‘2022 polls not perfect but…’

COMELEC Chairperson George Erwin Garcia. (Comelec photo)

By Joseph B.A. Marzan

Commission on Elections (COMELEC) chairperson George Erwin Garcia on Tuesday gave his agency an “8 out of 10” for their performance and outcomes in the May 2022 national and local elections.

In a forum hosted by the Ateneo School of Government, Garcia shared his own assessments on the recent polls, which saw one of his old clients win the highest post in the land.

Garcia likened his assessment of the recent elections to grading students’ performance during and at the end of a subject.

He said that his grade would be somewhere between “8 or 8.5” out of 10, admitting that it was “definitely not a perfect election,” citing the continued lapses in transparency and accountability.

He also shared that he gained a realization upon joining the COMELEC, which was a completely different view from when he was practicing as an election lawyer for 23 years.

“What I can say is that it’s not that easy to manage an election.

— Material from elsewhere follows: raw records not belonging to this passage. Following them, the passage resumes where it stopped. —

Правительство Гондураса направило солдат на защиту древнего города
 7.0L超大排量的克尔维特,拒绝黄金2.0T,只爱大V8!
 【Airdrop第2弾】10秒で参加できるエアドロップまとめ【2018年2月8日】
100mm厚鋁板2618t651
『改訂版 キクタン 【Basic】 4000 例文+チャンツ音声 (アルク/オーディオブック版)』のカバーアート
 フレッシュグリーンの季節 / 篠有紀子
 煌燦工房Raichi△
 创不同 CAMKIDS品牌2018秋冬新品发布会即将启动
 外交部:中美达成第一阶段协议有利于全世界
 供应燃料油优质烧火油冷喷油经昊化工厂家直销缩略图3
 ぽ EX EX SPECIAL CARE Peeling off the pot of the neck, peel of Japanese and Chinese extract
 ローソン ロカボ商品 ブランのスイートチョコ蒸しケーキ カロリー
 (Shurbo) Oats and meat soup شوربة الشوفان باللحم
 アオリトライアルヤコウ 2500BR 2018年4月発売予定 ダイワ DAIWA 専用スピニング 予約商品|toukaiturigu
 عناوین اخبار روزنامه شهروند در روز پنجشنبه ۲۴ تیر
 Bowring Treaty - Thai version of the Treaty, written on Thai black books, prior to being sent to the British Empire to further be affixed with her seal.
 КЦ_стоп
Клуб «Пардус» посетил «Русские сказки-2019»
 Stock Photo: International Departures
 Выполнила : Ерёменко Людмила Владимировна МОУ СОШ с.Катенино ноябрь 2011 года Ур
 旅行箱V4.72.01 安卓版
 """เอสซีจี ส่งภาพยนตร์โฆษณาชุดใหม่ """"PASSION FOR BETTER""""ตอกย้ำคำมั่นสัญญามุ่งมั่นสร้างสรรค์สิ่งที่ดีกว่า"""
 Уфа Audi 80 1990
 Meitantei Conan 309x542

I thought, when I was a practitioner [for 23 years], I would say to myself that it was easy. But when you are inside [the COMELEC], you don’t touch on the cases [as much], not because you are abandoning the constitutional duty to dispose of this case, but because it’s not really a priority,” Garcia said.

“The priority, really, is operation and management of the elections. Adjudication will always be a part of election management, but that is only 15 percent. The [rest of the] 85 percent is ensuring that all election paraphernalia will arrive on time, in all places, all venues. It needs to be monitored well,” he added.

He attributed the mark to private election watchdogs who call out the COMELEC’s faults and shortcomings in the electoral process.

“The presence of civil society groups and organizations completed the task of the [COMELEC], because [their] presence (sic) will always be a wake-up call on [our] part whenever they say, ‘Something is wrong with this,’ ‘Why are you not present during printing of the ballots from October 2021 to February 2022?’,” he remarked.

Garcia added that civil society groups such as the Parish Pastoral Council for Responsible Voting (PPCRV), National Citizens’ Movement for Free Elections (NAMFREL), and the Legal Network for Truth in Elections (LENTE), among others, ensured that they observed transparency and accountability.

He emphasized that transparency entailed action, citing his own push to livestream the printing of the ballots as well as their loading onto trucks when the ballots were being delivered to local government units.

He also noted their public outreach on the voter registration process, spoiled election paraphernalia, and other important poll-related issues.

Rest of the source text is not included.